**Exercise aim**: Reproduce the listing below word for word, with no pictures.

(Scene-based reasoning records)

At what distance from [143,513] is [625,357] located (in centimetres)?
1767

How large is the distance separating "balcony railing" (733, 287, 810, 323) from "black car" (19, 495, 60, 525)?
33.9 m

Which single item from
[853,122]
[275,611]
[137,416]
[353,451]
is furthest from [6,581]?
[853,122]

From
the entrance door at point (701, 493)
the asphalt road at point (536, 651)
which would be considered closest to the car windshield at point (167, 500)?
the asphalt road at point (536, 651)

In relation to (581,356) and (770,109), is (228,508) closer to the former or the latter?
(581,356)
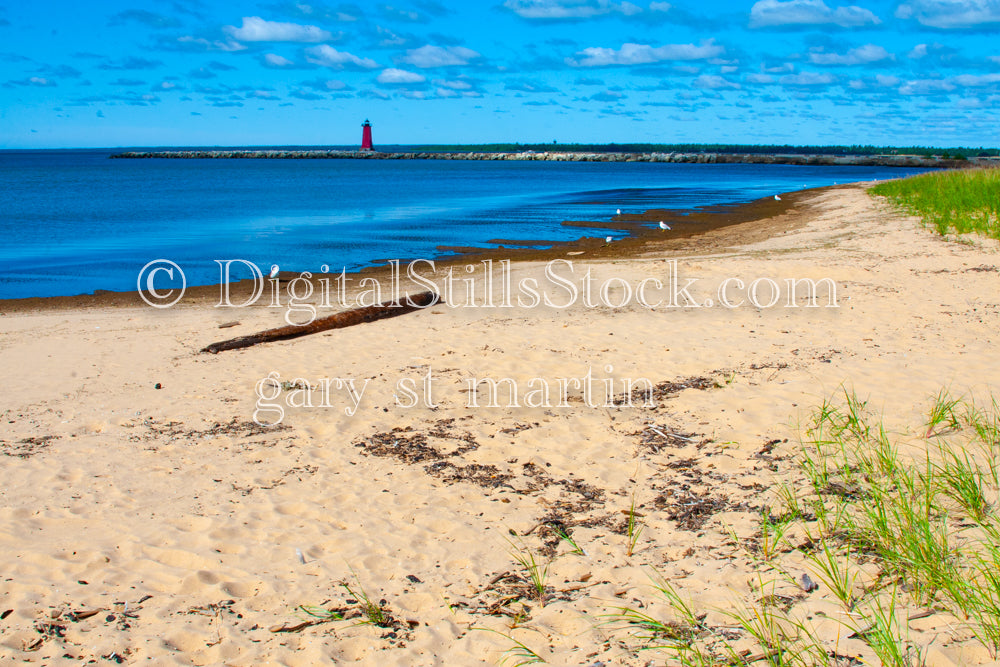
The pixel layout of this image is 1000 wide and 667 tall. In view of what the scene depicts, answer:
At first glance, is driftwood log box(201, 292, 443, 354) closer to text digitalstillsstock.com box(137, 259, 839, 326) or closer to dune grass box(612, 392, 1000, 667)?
text digitalstillsstock.com box(137, 259, 839, 326)

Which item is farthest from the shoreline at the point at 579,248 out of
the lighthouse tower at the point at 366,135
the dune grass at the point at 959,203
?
the lighthouse tower at the point at 366,135

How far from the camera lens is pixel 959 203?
1670 centimetres

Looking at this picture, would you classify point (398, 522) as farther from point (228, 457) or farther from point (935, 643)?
point (935, 643)

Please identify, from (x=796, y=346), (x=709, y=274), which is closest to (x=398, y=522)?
(x=796, y=346)

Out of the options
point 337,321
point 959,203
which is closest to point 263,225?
point 337,321

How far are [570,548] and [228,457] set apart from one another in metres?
2.80

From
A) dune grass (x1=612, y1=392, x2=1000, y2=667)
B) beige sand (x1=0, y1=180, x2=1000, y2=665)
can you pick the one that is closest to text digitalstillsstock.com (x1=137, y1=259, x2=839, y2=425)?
beige sand (x1=0, y1=180, x2=1000, y2=665)

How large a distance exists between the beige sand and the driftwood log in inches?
→ 12.8

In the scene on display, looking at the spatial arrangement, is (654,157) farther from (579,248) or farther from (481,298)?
(481,298)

**Result of the exercise**:
At what distance from [143,513] is [625,357] located (in centimetres)?
1767

How large is the distance separating "balcony railing" (733, 287, 810, 323) from "black car" (19, 495, 60, 525)?
33.9 m

Which single item from
[853,122]
[275,611]
[137,416]
[353,451]
is furthest from [6,581]?
[853,122]

From
the entrance door at point (701, 493)
the asphalt road at point (536, 651)
which would be considered closest to the car windshield at point (167, 500)?
the asphalt road at point (536, 651)

In relation to (581,356) and (770,109), is (228,508) closer to the former or the latter?
(581,356)
The pixel layout of this image is 1000 wide and 667 tall. In view of what the scene depicts, answer:
At first glance, is driftwood log box(201, 292, 443, 354) closer to text digitalstillsstock.com box(137, 259, 839, 326) or closer to dune grass box(612, 392, 1000, 667)?
text digitalstillsstock.com box(137, 259, 839, 326)

Which item is farthest from the shoreline at the point at 579,248 out of
the lighthouse tower at the point at 366,135
the dune grass at the point at 959,203
?
the lighthouse tower at the point at 366,135

How far from the camera lens is pixel 959 203?
1670 centimetres

Looking at this picture, would you classify point (398, 522) as farther from point (228, 457) or farther from point (935, 643)?
point (935, 643)

Please identify, from (x=796, y=346), (x=709, y=274), which is closest to (x=398, y=522)?
(x=796, y=346)

Out of the options
point 337,321
point 959,203
which is closest to point 263,225?
point 337,321

How far are [570,548] and [228,457] set apart from one another in metres?
2.80

From
A) dune grass (x1=612, y1=392, x2=1000, y2=667)
B) beige sand (x1=0, y1=180, x2=1000, y2=665)
can you pick the one that is closest to text digitalstillsstock.com (x1=137, y1=259, x2=839, y2=425)?
beige sand (x1=0, y1=180, x2=1000, y2=665)

How large a distance exists between the beige sand and the driftwood log in inches?
→ 12.8

In the scene on display, looking at the spatial arrangement, is (654,157) farther from (579,248) or farther from (481,298)?
(481,298)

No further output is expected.